[[ Excerpted records, beginning ]]
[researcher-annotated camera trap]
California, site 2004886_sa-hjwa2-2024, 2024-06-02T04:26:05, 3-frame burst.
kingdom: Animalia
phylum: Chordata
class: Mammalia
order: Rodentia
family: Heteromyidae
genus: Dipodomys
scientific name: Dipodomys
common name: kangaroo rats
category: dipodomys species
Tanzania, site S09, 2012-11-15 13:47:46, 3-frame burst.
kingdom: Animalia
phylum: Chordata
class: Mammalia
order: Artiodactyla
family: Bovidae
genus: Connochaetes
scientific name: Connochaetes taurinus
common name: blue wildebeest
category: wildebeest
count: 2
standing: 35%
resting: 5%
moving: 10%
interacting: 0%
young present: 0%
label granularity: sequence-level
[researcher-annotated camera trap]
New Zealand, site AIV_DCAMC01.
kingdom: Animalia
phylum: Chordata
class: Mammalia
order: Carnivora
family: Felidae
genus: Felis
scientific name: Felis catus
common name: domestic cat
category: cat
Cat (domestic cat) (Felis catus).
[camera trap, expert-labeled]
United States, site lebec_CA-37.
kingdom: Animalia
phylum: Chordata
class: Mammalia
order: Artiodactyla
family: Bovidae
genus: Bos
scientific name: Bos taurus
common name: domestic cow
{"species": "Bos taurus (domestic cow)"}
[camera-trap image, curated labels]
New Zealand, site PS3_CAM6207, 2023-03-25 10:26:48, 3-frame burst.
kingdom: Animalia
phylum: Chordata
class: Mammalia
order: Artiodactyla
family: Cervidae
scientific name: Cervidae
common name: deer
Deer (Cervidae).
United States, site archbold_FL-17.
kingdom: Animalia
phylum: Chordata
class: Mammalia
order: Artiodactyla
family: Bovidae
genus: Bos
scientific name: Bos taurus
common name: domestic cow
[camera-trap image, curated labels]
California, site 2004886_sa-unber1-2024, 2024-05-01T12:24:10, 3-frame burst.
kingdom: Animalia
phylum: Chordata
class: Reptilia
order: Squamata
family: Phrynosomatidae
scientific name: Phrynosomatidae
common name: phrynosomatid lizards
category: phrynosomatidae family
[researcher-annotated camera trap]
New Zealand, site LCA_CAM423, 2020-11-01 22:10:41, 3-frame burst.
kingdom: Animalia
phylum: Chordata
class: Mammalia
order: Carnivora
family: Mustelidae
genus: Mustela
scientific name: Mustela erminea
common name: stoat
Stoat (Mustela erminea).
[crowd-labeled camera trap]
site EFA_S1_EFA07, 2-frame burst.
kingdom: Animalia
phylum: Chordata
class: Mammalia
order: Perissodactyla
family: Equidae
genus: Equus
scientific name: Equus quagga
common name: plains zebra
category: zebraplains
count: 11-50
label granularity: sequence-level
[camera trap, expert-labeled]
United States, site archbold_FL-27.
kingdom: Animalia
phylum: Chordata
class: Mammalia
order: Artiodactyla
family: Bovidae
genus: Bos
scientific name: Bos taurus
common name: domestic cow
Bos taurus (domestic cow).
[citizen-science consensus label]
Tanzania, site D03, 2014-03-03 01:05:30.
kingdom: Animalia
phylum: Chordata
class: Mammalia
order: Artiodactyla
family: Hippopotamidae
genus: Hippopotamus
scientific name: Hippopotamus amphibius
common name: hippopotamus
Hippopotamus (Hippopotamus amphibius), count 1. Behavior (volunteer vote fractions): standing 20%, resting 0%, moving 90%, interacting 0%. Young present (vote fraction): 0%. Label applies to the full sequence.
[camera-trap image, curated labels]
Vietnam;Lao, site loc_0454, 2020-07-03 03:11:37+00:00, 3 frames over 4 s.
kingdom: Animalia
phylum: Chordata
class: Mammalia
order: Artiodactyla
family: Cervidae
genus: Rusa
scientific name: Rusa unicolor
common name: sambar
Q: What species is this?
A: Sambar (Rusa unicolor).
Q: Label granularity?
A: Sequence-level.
[[ Excerpted records, end ]]
What you will do → Please reproduce each entry exactly as it appears.

Exercise answer →
[researcher-annotated camera trap]
California, site 2004886_sa-hjwa2-2024, 2024-06-02T04:26:05, 3-frame burst.
kingdom: Animalia
phylum: Chordata
class: Mammalia
order: Rodentia
family: Heteromyidae
genus: Dipodomys
scientific name: Dipodomys
common name: kangaroo rats
category: dipodomys species
Tanzania, site S09, 2012-11-15 13:47:46, 3-frame burst.
kingdom: Animalia
phylum: Chordata
class: Mammalia
order: Artiodactyla
family: Bovidae
genus: Connochaetes
scientific name: Connochaetes taurinus
common name: blue wildebeest
category: wildebeest
count: 2
standing: 35%
resting: 5%
moving: 10%
interacting: 0%
young present: 0%
label granularity: sequence-level
[researcher-annotated camera trap]
New Zealand, site AIV_DCAMC01.
kingdom: Animalia
phylum: Chordata
class: Mammalia
order: Carnivora
family: Felidae
genus: Felis
scientific name: Felis catus
common name: domestic cat
category: cat
Cat (domestic cat) (Felis catus).
[camera trap, expert-labeled]
United States, site lebec_CA-37.
kingdom: Animalia
phylum: Chordata
class: Mammalia
order: Artiodactyla
family: Bovidae
genus: Bos
scientific name: Bos taurus
common name: domestic cow
{"species": "Bos taurus (domestic cow)"}
[camera-trap image, curated labels]
New Zealand, site PS3_CAM6207, 2023-03-25 10:26:48, 3-frame burst.
kingdom: Animalia
phylum: Chordata
class: Mammalia
order: Artiodactyla
family: Cervidae
scientific name: Cervidae
common name: deer
Deer (Cervidae).
United States, site archbold_FL-17.
kingdom: Animalia
phylum: Chordata
class: Mammalia
order: Artiodactyla
family: Bovidae
genus: Bos
scientific name: Bos taurus
common name: domestic cow
[camera-trap image, curated labels]
California, site 2004886_sa-unber1-2024, 2024-05-01T12:24:10, 3-frame burst.
kingdom: Animalia
phylum: Chordata
class: Reptilia
order: Squamata
family: Phrynosomatidae
scientific name: Phrynosomatidae
common name: phrynosomatid lizards
category: phrynosomatidae family
[researcher-annotated camera trap]
New Zealand, site LCA_CAM423, 2020-11-01 22:10:41, 3-frame burst.
kingdom: Animalia
phylum: Chordata
class: Mammalia
order: Carnivora
family: Mustelidae
genus: Mustela
scientific name: Mustela erminea
common name: stoat
Stoat (Mustela erminea).
[crowd-labeled camera trap]
site EFA_S1_EFA07, 2-frame burst.
kingdom: Animalia
phylum: Chordata
class: Mammalia
order: Perissodactyla
family: Equidae
genus: Equus
scientific name: Equus quagga
common name: plains zebra
category: zebraplains
count: 11-50
label granularity: sequence-level
[camera trap, expert-labeled]
United States, site archbold_FL-27.
kingdom: Animalia
phylum: Chordata
class: Mammalia
order: Artiodactyla
family: Bovidae
genus: Bos
scientific name: Bos taurus
common name: domestic cow
Bos taurus (domestic cow).
[citizen-science consensus label]
Tanzania, site D03, 2014-03-03 01:05:30.
kingdom: Animalia
phylum: Chordata
class: Mammalia
order: Artiodactyla
family: Hippopotamidae
genus: Hippopotamus
scientific name: Hippopotamus amphibius
common name: hippopotamus
Hippopotamus (Hippopotamus amphibius), count 1. Behavior (volunteer vote fractions): standing 20%, resting 0%, moving 90%, interacting 0%. Young present (vote fraction): 0%. Label applies to the full sequence.
[camera-trap image, curated labels]
Vietnam;Lao, site loc_0454, 2020-07-03 03:11:37+00:00, 3 frames over 4 s.
kingdom: Animalia
phylum: Chordata
class: Mammalia
order: Artiodactyla
family: Cervidae
genus: Rusa
scientific name: Rusa unicolor
common name: sambar
Q: What species is this?
A: Sambar (Rusa unicolor).
Q: Label granularity?
A: Sequence-level.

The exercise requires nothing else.